Тут что-то связывалось — вроде бы. Ведь мой вывод, будто Томас — простой работяга, ведущий серую жизнь, ни на чем не основан. Я же и видел-то его всего несколько раз. Я, по сути, ничего о нем не знал. Но если Б. X. «голубой» и давно знаком с Томасом, почему же Кей не стала его подозревать? Или она не в курсе их знакомства? Да, но с чего это ей рисковать своей работой ради меня? Даже вот Сивилла ни о чем другом думать не может — только о своих поганых деньгах. Но одно очевидно: если полиции все про меня известно, я вовремя сбежал из Нью-Йорка.
Я подъехал к дому Дэвисов до полудня, помылся, побрился. Ровно в двенадцать Френсис постучала в дверь. Она была такая свеженькая и чистенькая в своих облегающих штанах и простенькой итальянской блузке с открытыми плечами. И у нее, доложу вам, действительно имелись плечи — не просто обтянутые кожей кости. На ногах у нее были красные балетные тапочки, а волосы убраны в тугой узел, обвитый псевдожемчужными бусами — жемчужины резко контрастировали с блестящими черными волосами. Губы были тщательно накрашены бледно-красной помадой. Пока я рассматривал ее губы, Френсис спросила:
— Ну что, тебя произвели в кентуккийские полковники?

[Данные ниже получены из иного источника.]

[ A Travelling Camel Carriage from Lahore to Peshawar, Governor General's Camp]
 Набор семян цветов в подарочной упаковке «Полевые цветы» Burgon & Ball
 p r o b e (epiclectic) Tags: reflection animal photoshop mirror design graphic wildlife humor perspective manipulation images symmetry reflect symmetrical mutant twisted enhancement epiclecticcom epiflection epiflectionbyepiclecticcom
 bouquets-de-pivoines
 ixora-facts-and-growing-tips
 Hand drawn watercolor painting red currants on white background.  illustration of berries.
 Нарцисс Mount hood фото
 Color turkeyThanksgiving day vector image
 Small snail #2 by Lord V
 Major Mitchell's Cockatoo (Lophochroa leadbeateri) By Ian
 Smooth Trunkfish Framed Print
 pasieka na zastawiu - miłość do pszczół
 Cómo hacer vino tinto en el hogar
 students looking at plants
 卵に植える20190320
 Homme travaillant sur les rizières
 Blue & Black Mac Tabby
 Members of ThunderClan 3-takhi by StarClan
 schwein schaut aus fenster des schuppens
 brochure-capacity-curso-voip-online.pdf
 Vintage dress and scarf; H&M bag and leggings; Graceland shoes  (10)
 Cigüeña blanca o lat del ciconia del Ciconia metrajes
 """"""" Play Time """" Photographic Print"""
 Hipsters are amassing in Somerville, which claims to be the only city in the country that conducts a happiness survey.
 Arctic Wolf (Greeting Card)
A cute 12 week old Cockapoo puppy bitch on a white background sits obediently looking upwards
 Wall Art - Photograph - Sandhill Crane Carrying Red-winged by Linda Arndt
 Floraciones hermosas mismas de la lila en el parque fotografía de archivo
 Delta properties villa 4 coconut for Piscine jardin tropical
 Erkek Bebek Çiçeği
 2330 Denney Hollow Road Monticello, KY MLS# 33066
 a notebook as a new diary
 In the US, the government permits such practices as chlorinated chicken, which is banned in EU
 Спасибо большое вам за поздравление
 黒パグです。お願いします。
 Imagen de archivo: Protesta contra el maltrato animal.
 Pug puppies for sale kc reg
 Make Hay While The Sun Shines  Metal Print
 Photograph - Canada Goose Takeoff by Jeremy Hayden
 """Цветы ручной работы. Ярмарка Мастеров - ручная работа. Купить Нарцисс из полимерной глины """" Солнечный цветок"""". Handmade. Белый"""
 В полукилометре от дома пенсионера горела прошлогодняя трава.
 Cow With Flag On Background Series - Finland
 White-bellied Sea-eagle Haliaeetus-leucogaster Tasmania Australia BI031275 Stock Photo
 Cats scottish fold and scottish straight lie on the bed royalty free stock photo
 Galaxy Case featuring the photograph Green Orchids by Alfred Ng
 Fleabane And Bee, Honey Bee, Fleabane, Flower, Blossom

— Мне сделали выговор за то, что я редко произносил слово «сэр». Ну, мы едем к Тиму Расселлу?
— Если ты готов, да. Буду ждать тебя в машине.
Я надел галстук и пиджак и услышал, как внизу миссис Дэвис ворчливо спрашивала Френсис, чего это она так вырядилась, а та тихо попросила ее помолчать. Я вышел на улицу. Френсис сидела за рулем «шевроле». Я уселся рядом с ней, она включила зажигание и поинтересовалась:
— Узнал что-нибудь новое?
— Нет.
— Я говорила с папой. Никто из местных не выезжал из города за последние месяцы.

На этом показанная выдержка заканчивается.